§ **Что сделать**:
a: Проверьте по тексту для чтения три утверждения: (i) из-за ночного тумана в лагуне отменили навигацию; (ii) продавщица в магазине родом из Польши; (iii) форзац книги имеет черный разворот. На каждое ответьте «да» или «нет» и приведите решающие слова текста в точности.
b: На чем, согласно тексту для чтения, добрались до вокзала?
c: Допишите текст для чтения, начав сразу после его последнего предложения.

§ **Текст для чтения**:
++++++

На витрине лежало все необходимое: золотые флажки со львом, канотье, тельняшки, презервативы.
- Вы же знаете, каждый гондольер - поэт, певец и сводник.
Мы не знали, но голос понизили: вокруг говорили по-русски. Что и понятно. Самая большая страна Европы, вернувшись в нее после нелепой разлуки, не может наглядеться. Особенно зимой, когда дни короче, а цены ниже.
Присматриваясь к приезжим, я сунулся за одной в магазин. Продавщица участливо, как в разговорнике, обратилась к вошедшей:
- Вы говорите по-немецки? Французски? Английски?
- Нет, - взвесив, ответила женщина по-русски.
- Вот и хорошо, я сама из Молдавии.
- Даки, - с умилением, вспомнил я любимую книгу школьных лет "История СССР с глубокой древности". - Не зря у них гостил Овидий.
Ночью выпал туман, и в лагуне отменили навигацию. До вокзала добрались на водном такси. С катера даже в самых узких каналах не видно было домов. Венеция исчезла, как женщина под одеялом. Но я знал, что она там есть, и жадно смотрел в мокрую тьму, не желая расставаться.
Не удивительно, что домой я приехал простуженный. Звоню врачу и шепотом спрашиваю:
- Доктор, как же мне работать?
- Молча.
- Но я на радио работаю.
- Well…
Послушав врача, я сел к столу, чтобы рассказать, где был, не открывая рта.
02.03.2007
Урок немецкого
"Возможно, другим евреям это покажется странным, но именно немецкую книгу я прикладываю к больному месту, как подорожник к ранке"
Знакомство началось с порога, которым книге служит - форзац. На черном развороте играл чужой праздник. Кокетливая дама машет с качелей ногой в белом чулке. Неизвестно кому учтиво кланяется статный кавалер. Бродячие музыканты в средневековых костюмах поют серенады под лютню. С неба в нас целится купидон, на тротуаре сидит торговка яблоками, обыватель с зонтиком под мышкой любуется луной, под фонарем спит пьяный. Сквозь цветущий сад просвечивает силуэт летнего дворца. Балюстрада выходит на бюргерскую улицу.
Пренебрегая всякой, а не только повествовательной логикой, белый штрих с беглой уверенностью очерчивает пойманное внутренним взором. Экономный рисунок белилами дополняют несколько оранжевых пятен. Лучшее - окно едва намеченного дома. Таким оно бывает зимой в незнакомом городе, когда кажется, что только ты в нем чужой.

++++++

§ **Раздел данных**:
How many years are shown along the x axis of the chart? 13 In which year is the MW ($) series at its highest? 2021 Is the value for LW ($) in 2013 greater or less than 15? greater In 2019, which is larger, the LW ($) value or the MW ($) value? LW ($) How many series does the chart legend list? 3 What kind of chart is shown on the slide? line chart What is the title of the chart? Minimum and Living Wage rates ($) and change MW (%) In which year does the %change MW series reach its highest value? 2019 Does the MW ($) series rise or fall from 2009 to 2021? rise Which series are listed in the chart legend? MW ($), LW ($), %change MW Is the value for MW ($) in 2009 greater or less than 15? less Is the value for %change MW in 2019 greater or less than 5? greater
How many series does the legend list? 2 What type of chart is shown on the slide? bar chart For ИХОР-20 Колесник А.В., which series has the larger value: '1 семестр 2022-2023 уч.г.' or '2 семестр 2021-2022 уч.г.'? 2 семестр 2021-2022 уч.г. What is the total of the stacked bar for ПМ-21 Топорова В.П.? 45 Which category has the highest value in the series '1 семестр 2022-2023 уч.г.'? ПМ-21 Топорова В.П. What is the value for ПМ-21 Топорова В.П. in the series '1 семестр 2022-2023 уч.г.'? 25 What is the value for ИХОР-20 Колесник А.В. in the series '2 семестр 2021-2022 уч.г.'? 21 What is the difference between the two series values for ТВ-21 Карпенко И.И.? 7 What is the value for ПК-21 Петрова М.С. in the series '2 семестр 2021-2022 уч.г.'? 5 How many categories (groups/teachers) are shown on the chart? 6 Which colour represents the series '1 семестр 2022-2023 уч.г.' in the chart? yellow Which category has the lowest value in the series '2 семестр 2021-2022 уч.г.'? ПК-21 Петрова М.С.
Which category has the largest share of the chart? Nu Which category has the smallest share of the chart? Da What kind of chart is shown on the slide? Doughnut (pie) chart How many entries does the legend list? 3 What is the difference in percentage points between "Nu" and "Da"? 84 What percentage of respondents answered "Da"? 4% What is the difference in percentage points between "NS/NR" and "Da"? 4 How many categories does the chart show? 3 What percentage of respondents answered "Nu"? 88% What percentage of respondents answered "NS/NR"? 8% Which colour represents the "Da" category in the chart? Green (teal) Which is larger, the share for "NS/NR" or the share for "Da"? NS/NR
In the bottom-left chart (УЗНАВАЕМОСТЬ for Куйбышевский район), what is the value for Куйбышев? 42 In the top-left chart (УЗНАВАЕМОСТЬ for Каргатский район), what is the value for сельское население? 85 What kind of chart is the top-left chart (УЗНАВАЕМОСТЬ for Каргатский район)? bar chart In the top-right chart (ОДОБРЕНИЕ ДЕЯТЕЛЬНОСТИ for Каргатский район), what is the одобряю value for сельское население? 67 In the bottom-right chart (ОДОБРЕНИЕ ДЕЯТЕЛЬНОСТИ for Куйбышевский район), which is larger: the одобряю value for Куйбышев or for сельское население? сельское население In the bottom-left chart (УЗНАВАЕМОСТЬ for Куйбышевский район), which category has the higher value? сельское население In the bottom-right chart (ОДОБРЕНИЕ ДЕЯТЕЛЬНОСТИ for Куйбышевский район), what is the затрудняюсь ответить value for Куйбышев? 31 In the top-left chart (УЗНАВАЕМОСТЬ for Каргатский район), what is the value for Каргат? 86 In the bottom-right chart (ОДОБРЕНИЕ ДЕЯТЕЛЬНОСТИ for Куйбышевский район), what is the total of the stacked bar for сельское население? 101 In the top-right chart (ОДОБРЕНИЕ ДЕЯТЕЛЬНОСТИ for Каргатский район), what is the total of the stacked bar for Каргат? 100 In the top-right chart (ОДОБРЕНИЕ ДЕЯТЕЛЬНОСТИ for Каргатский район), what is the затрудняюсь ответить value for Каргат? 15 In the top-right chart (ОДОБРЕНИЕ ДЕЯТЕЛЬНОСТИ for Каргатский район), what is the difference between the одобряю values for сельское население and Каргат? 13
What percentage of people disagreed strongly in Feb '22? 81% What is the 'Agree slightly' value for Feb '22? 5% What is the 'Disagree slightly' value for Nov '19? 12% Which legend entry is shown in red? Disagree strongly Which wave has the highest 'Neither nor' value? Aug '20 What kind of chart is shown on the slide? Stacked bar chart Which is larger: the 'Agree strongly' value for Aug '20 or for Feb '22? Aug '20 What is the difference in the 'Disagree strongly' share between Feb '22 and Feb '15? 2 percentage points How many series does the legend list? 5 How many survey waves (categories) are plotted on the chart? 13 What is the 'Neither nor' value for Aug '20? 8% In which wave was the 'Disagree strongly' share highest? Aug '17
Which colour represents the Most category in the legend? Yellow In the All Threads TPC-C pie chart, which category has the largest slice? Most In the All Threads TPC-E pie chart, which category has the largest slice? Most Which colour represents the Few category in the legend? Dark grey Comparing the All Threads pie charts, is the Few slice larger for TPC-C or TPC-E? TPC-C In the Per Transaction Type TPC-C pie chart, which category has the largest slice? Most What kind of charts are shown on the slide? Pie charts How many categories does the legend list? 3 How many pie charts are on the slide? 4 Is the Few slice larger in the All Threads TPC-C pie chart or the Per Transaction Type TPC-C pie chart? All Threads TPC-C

++++++

§ **Ответы к заданиям**:
a:
(i) Да: «Ночью выпал туман, и в лагуне отменили навигацию.»
(ii) Нет: «Вот и хорошо, я сама из Молдавии.»
(iii) Да: «На черном развороте играл чужой праздник.»

b: На водном такси.

c:
Боясь спугнуть тайну, я долго сидел над открытой книгой, твердо зная, что такого не может быть нигде, а главное - никогда. Поженив эпохи, как календарь - сезоны, художник изобразил роман с историей. Хотя стили безнадежно перемешались, а фигуры возникали урывками и невпопад, изображение обладало бесспорной - подсмотренной - реальностью. Воображению немало помогал черный фон. Белая бумага заменяет свет дня, черная - в цвет ночи: тут можно что-нибудь увидеть только во сне.
- Человек спящий, - говорил философ,- и человек бодрствующий - разные люди.
Я не уверен, что они между собой знакомы. У того, что спит, слишком много преимуществ: он хоть что-то знает наверняка. Сон - отмычка гносеологии. А то наяву все - параноики.
- Жизнь моя, - причитаем мы вместе с поэтом, - иль ты приснилась мне?
Зато во сне никто не сомневается в подлинности происходящего. Удивить нас оно способно только поутру. Во сне, как в окопах, нет агностиков. Что покажут, в то и верим: сплю - значит, существую.
И еще как! Сны не бывают скучными, если их не пересказывать. Но как раз от этого художника трудно удержать. Рано или поздно он норовит подменить портрет действительности ее дремой, как это случилось на черных форзацах, где романтическая Европа увидела себя во сне.
Книга была Гофманом, иллюстратором - Свешников.
Намного позже я узнал, что Борис Свешников почти 10 лет сидел при Сталине. Уже в Америке мне довелось увидеть его лагерные рисунки и прочесть, что о них написал Синявский:
- Существа, живущие на рисунках, снятся сами себе.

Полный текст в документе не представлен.